La Francia de Oller lo muestra junto a sus amigos: hermosas obras de Cézanne, Courbet, Pissarro, Caillebotte, Sisley, Harpigny, Corot, Daubigny,Winslow Homer lo acompañan.

El Caribe de Oller, que es una extensa región sin límites fijos: islas colonizadas por España, Francia, Inglaterra, Holanda, Suecia y Dinamarca además de México, Estados Unidos y Venezuela.

La obra de Oller transita un tumultuoso período de la historia de la isla, desde un enclave colonial español a un protectorado de su poderoso vecino, los Estados Unidos.

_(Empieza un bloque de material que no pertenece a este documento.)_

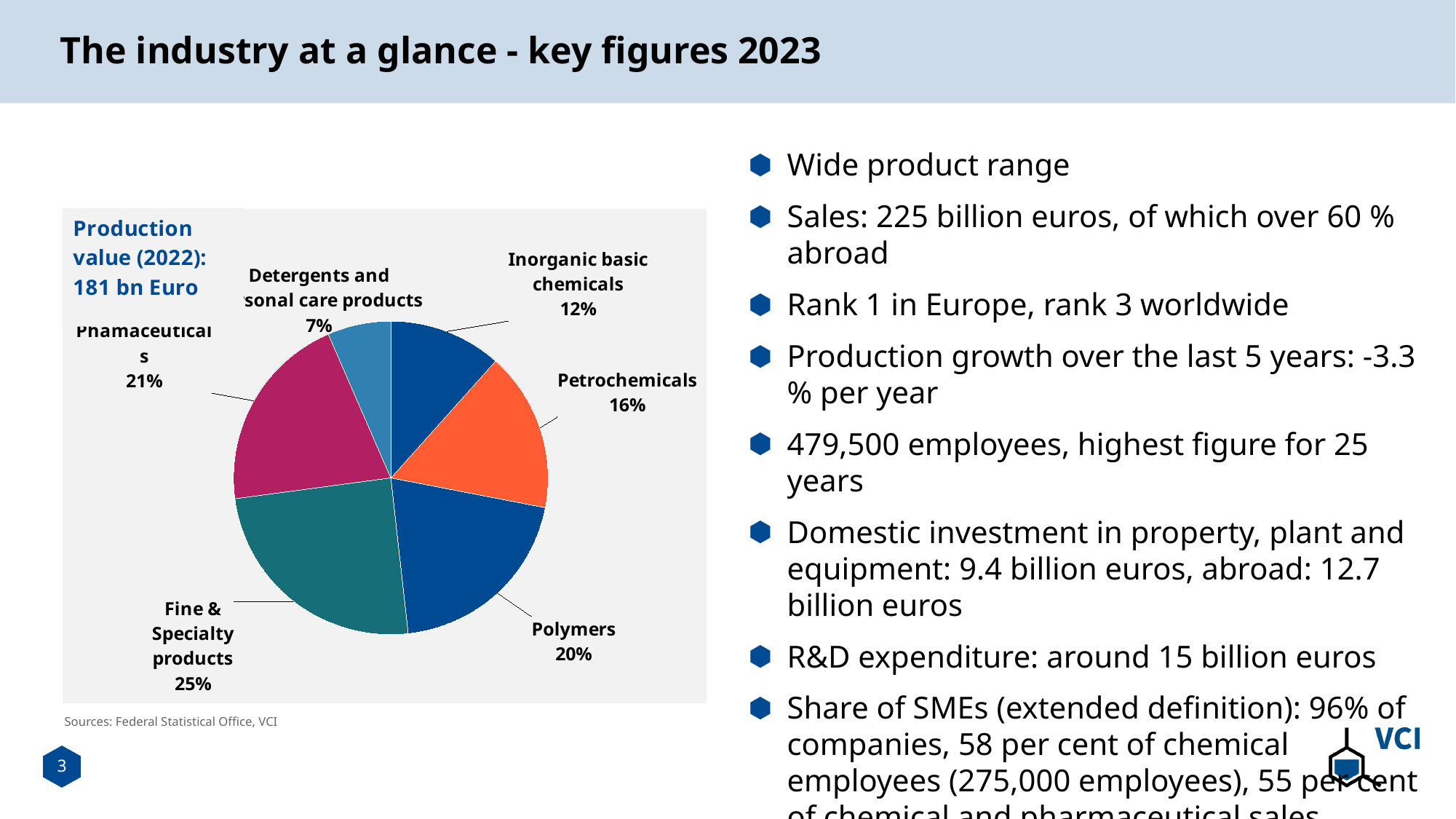
How many slices does the pie chart have? 6 What percentage is shown for Inorganic basic chemicals in the pie chart? 12% Which category has the largest slice in the pie chart? Fine & Specialty products What kind of chart is shown on the slide? pie chart What total production value (2022) is stated in the pie chart's title? 181 bn Euro What share of production value do Polymers account for in the pie chart? 20% What is the difference in percentage points between Fine & Specialty products and Polymers in the pie chart? 5 percentage points Which category has the smallest slice in the pie chart? Detergents and personal care products What is the difference in percentage points between Petrochemicals and Inorganic basic chemicals in the pie chart? 4 percentage points What percentage is shown for Petrochemicals in the pie chart? 16% What share of the pie do Pharmaceuticals represent? 21% Which has the larger share in the pie chart, Pharmaceuticals or Polymers? Pharmaceuticals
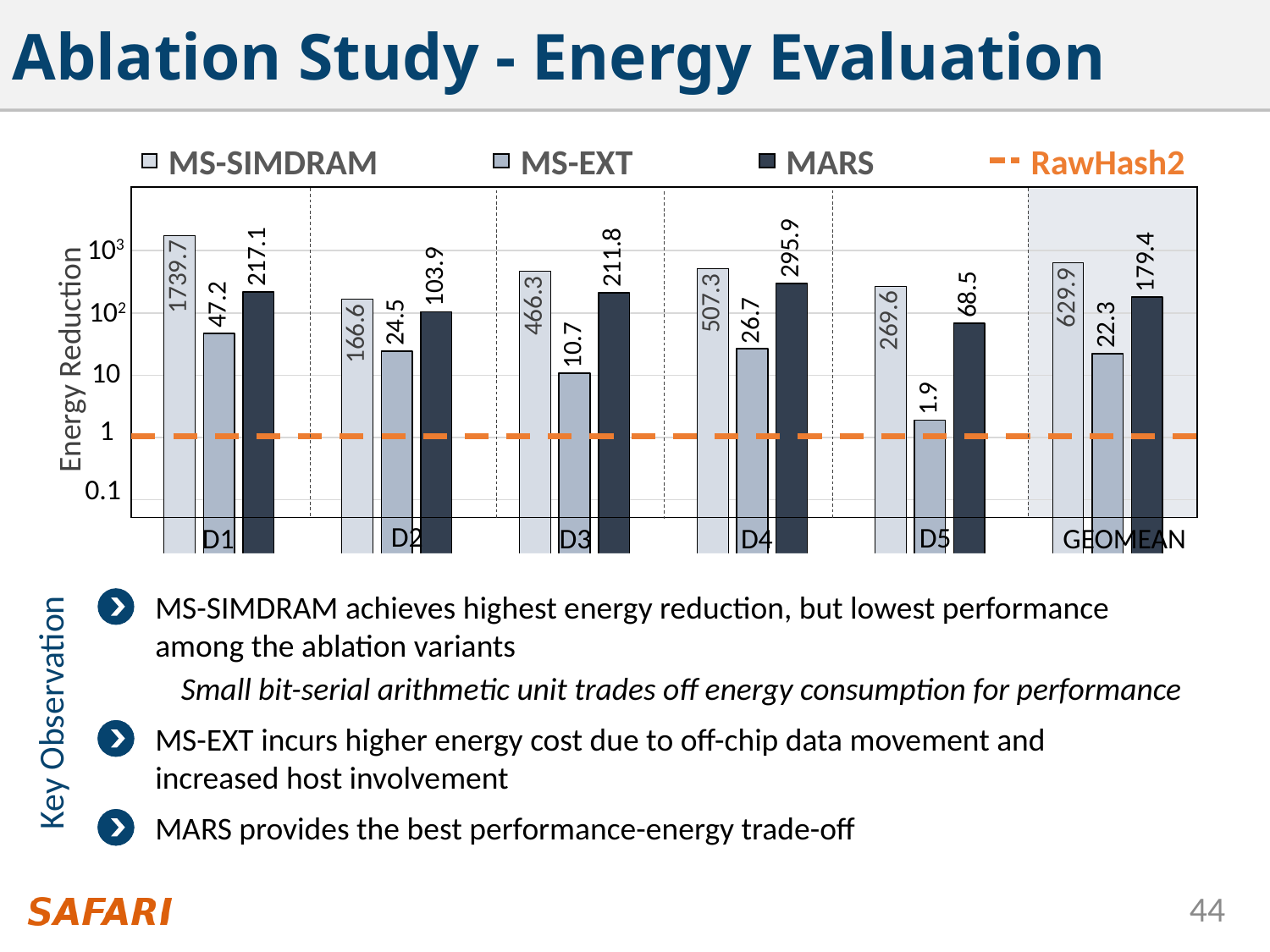
What is the energy reduction value for MARS on D4? 295.9 Which dataset has the lowest MS-EXT energy reduction? D5 What is the energy reduction value for MS-SIMDRAM on D1? 1739.7 Which dataset has the highest MS-SIMDRAM energy reduction? D1 How many entries does the legend list? 4 How many categories are shown on the x axis? 6 What is the energy reduction value for MS-EXT on D5? 1.9 Is the MS-EXT value for D5 greater or less than 10? less What is the difference between the MARS and MS-EXT energy reduction values on D3? 201.1 What is the GEOMEAN energy reduction value for MARS? 179.4 What type of chart is shown on the slide? bar chart Which is larger on D2: the MS-SIMDRAM value or the MARS value? MS-SIMDRAM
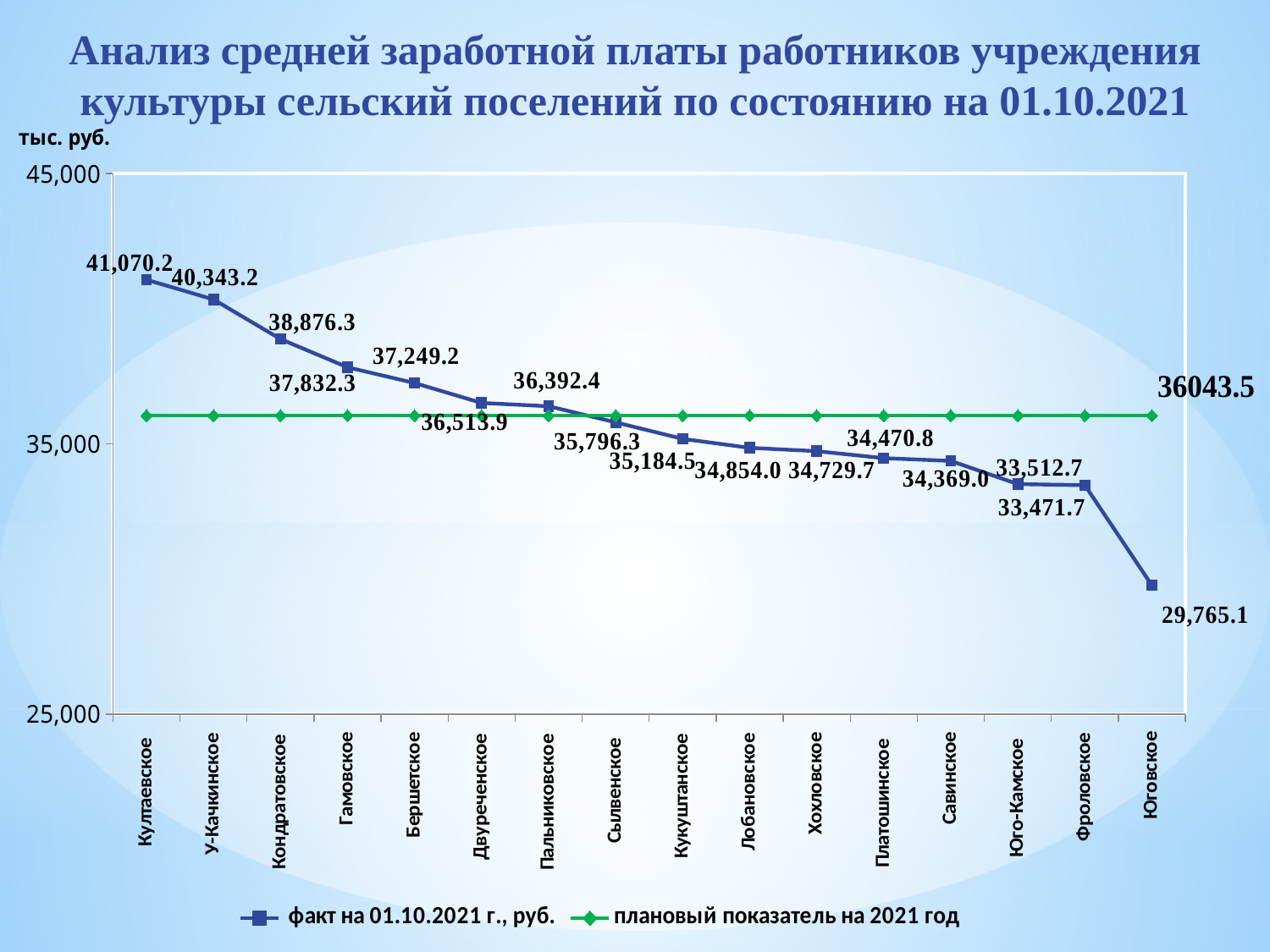
What is the value for Юговское in the 'факт на 01.10.2021 г., руб.' series? 29,765.1 Which is larger, the value for Кондратовское or the value for Гамовское? Кондратовское How many series does the legend list? 2 What is the difference between the values for Култаевское and У-Качкинское? 727.0 Which category has the highest value in the 'факт на 01.10.2021 г., руб.' series? Култаевское What is the value of the 'плановый показатель на 2021 год' line? 36043.5 Which category has the lowest value in the 'факт на 01.10.2021 г., руб.' series? Юговское What is the value for Култаевское in the 'факт на 01.10.2021 г., руб.' series? 41,070.2 How many categories are shown on the x axis? 16 Do the values of the 'факт на 01.10.2021 г., руб.' series rise or fall from left to right along the x axis? fall What kind of chart is shown on the slide? line chart Is the value for Юговское greater or less than 35,000? less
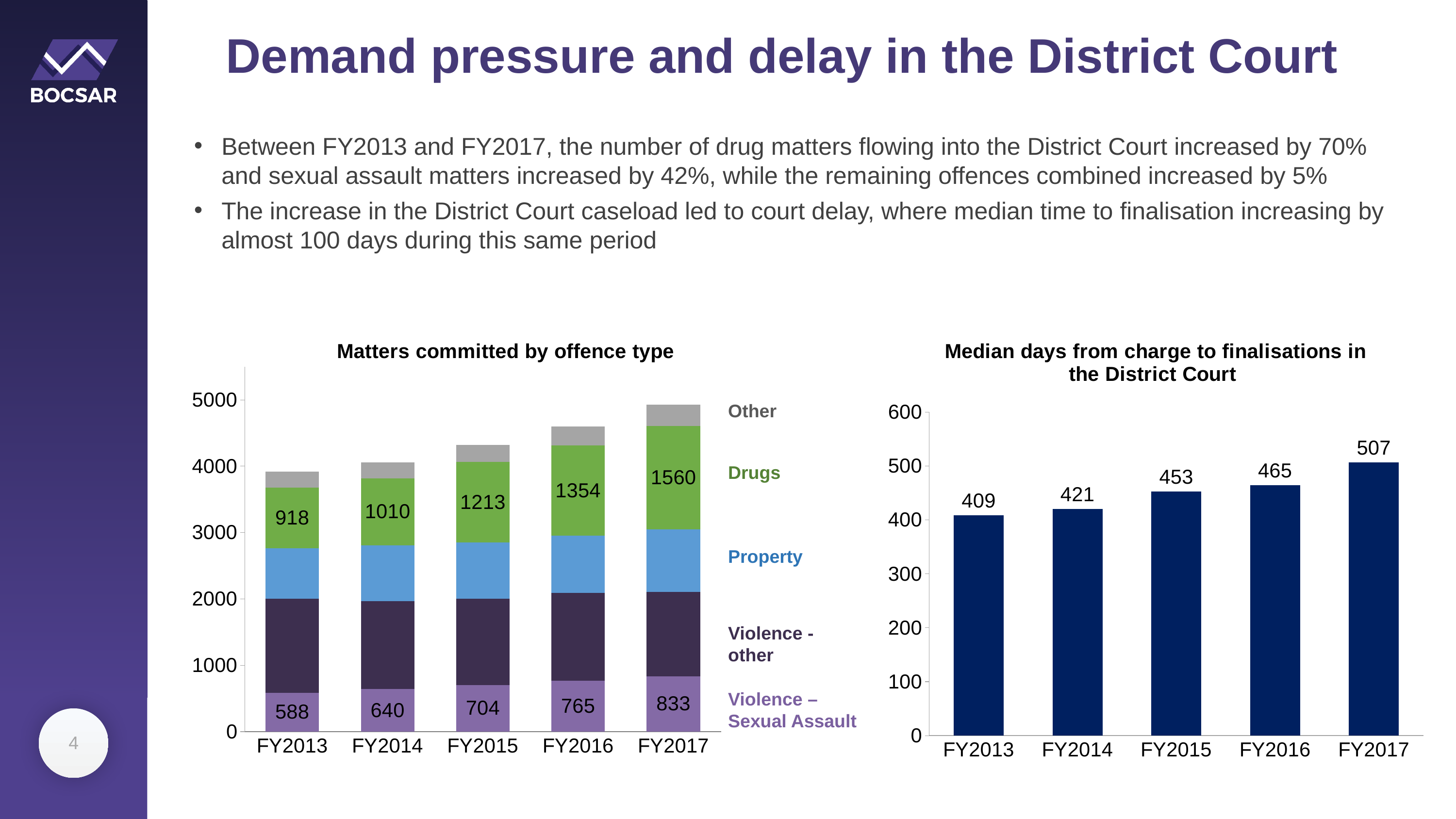
In the 'Matters committed by offence type' chart, what colour represents Drugs? Green In the 'Median days from charge to finalisations in the District Court' chart, what is the difference between FY2017 and FY2013? 98 What type of chart is 'Median days from charge to finalisations in the District Court'? Bar chart In the 'Matters committed by offence type' chart, by how much did the Drugs value increase from FY2013 to FY2017? 642 In the 'Median days from charge to finalisations in the District Court' chart, what is the value for FY2015? 453 In the 'Matters committed by offence type' chart, what is the value for Drugs in FY2017? 1560 In the 'Matters committed by offence type' chart, is the total height of the FY2017 bar greater or less than 4000? greater In the 'Matters committed by offence type' chart, which year has the highest Violence – Sexual Assault value? FY2017 In the 'Median days from charge to finalisations in the District Court' chart, which year has the lowest value? FY2013 In the 'Median days from charge to finalisations in the District Court' chart, do the values rise or fall from FY2013 to FY2017? Rise In the 'Matters committed by offence type' chart, what is the value for Violence – Sexual Assault in FY2013? 588 In the 'Matters committed by offence type' chart, how many offence types does the legend list? 5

Entre las obras más destacadas se encuentran "El Estudiante" (1864), "Hacienda La Fortuna" (1885), "La Escuela del Maestro Rafael Cordero", la reproducción a manera de un mural de "El Velorio" (c.1890) cuyo original está en el Museo de Historia, Antropología y Arte, Universidad de Puerto Rico. A este cuadro el artista lo describió como "el objeto de todo mi amor como artista".

Obras que pueden considerarse como afirmaciones pictóricas fueron sus bodegones de cocos, plátanos, mameyes y guayabas, frutos locales mediante los que transmitía su sentido de pertenencia en el arte caribeño.

El libro de Sullivan "Desde San Juan a París y Retorno: Francisco Oller y el Arte del Caribe en la era del Impresionismo" cubre diversos aspectos de la vida del artista: su preocupación por el abolicionismo, su dedicación a la pedagogía del arte y su inmersión en el arte del pasado, como lo señala Katherine Manthorne en su profundo análisis sobre este importante libro que retrata a esta figura clave del arte de este estado libre asociado.